A service will be held in his honor on Saturday, January 28, 2012 at Noon at Trinity Church, 33 Mercer Street, Princeton.

Memorial contributors are invited to send donations to The Crisis Ministry, c/o Trinity Church, Princeton.


Georganna D. Dickson

Georganna Dean Dickson, 85, died on Friday, January 6, at her home at Meadow Lakes, Hightstown, New Jersey, after a brief illness.

She was the daughter of George and Velma Shields Dean and sister to James F. and George Alden Dean.

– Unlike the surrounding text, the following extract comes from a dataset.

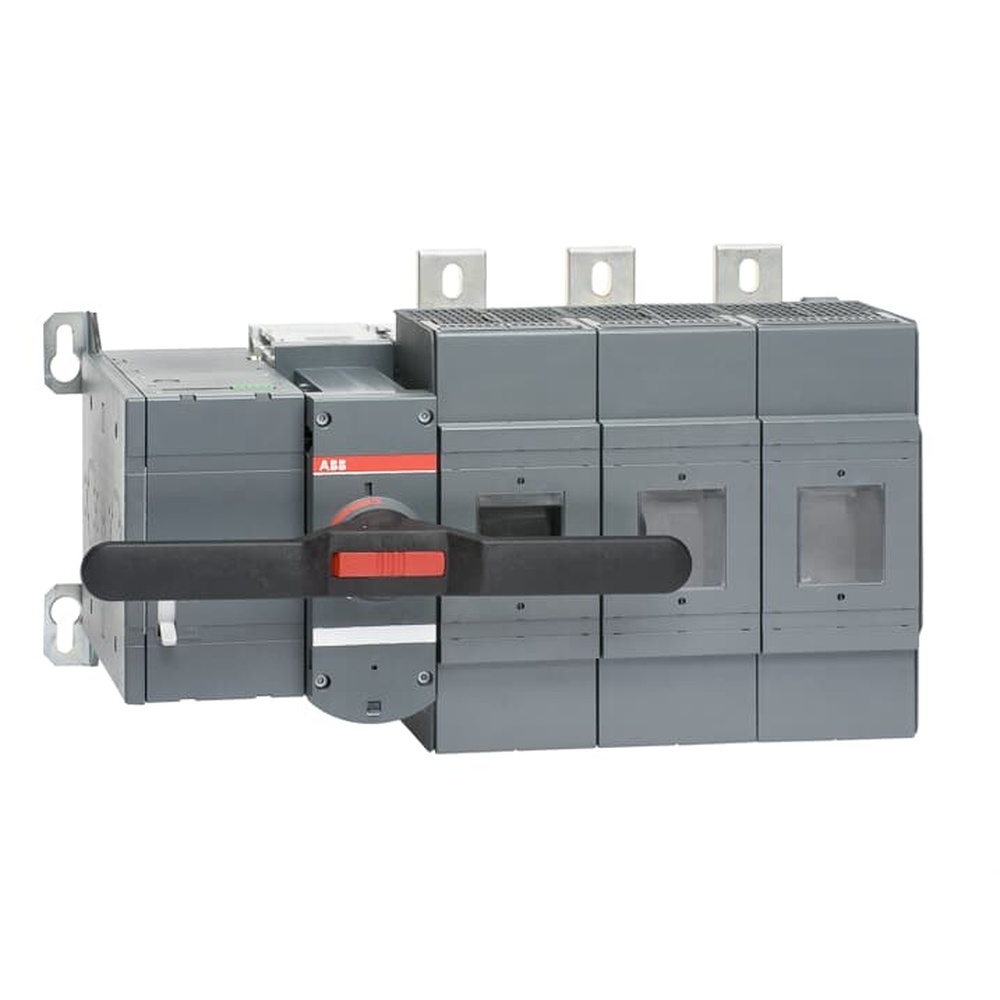 ABB Sicherungslasttrennschalter 1SCA112546R1001 Typ OSM1250DA3M230C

After graduation from Carleton College, Georganna met and married the love of her life, Donald Paul Dickson, in the Princeton University Chapel.

She was the mother to David (Paula Frank), Peter (Janet Zoubek), Ann, John (Mary Boyle), and Andrew (Lori Knaak). She was the grandmother to adored grandchildren, Matthew (Tine Blair), Jeffrey (Melodie DeMulling), Johanna, Sean, Joseph, Margaret, Ann, Bill (Jen Levkulich), Claire and Daniel. She was the great-grandmother to Miles.

The family shares its grief with Ruth Dickson, Georgia Dean, and Jane Dean. The family thanks the staff of Meadow Lakes Retirement Community and Grace Hospice.

In lieu of flowers, Georganna expressed a wish that contributions be made to the Georganna Dean Dickson ’47 Children’s Book Collection, Carleton College, One North College Street, Northfield, Minn. 55057.

May the Lord bless her and keep her and make His face shine upon her.